◆ WHAT THE TASK ASKS
From the water polo report, copy out word for word everything from "The Italians were" down to "at two metres.".

>> BEGIN SUPPLIED PASSAGE

Player Ciaran James (GBR) theorised: "Hopefully it will mean more recognition across the country and a lot more people will stop asking me if it is all about horses in the water." Teammate Rob Parker (GBR) spoke of the lessons learned in the tournament: "It shows how far off we still are. We never dreamt of ever competing in any quarterfinals. But it shows we can match these teams and with more experience and training, slowly we can creep up on these dudes". Asked what the GB players will do the rest of the week he replied: "We'll chill out. Get water polo off our minds and enjoy watching GB compete." Sean Ryder (GBR) said: "We can take a lot of positives from these matches and they have done us a favour. We played without pressure and nobody had any expectations for us. It allowed us to play with the freedom to make mistakes and we have learned from them."
Italy edges Spain 10-7 to claim second rank in Group A
World champions Italy claimed second in group A with a 10-7 victory over Spain, who finished with seven points, now play a resurgent Hungary, winner of the last three Olympic Games. Third-ranked Spain, with six points, will clash with Montenegro, who were second in the other group.
The Italians were four up before Spain entered the scoring via Marc Minguell (ITA) on extra-man attack. Minguell converted another man-up play for 5-3 behind as former Croatian Danijel Premus (ITA) began to make his mark on the match. He scored three centre-forward goals in the second quarter, one fading to his right, another turning and the third after gaining an exclusion. Italy went from 6-3 at half-time to 8-4 at the end of three periods. Centre forward Matteo Aicardi (ITA) struck either side of the final break, the first on extra-man attack and the first of the fourth period a superb turn at two metres.

>> END SUPPLIED PASSAGE
>> BEGIN SUPPLIED INFORMATION

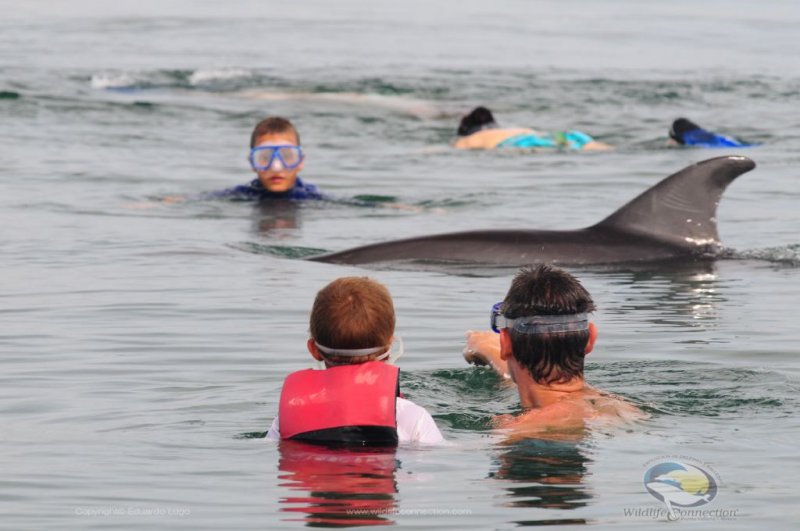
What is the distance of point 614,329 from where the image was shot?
10570 mm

>> END SUPPLIED INFORMATION

◆ SOLUTION TO THE PROBLEM
The Italians were four up before Spain entered the scoring via Marc Minguell (ITA) on extra-man attack. Minguell converted another man-up play for 5-3 behind as former Croatian Danijel Premus (ITA) began to make his mark on the match. He scored three centre-forward goals in the second quarter, one fading to his right, another turning and the third after gaining an exclusion. Italy went from 6-3 at half-time to 8-4 at the end of three periods. Centre forward Matteo Aicardi (ITA) struck either side of the final break, the first on extra-man attack and the first of the fourth period a superb turn at two metres.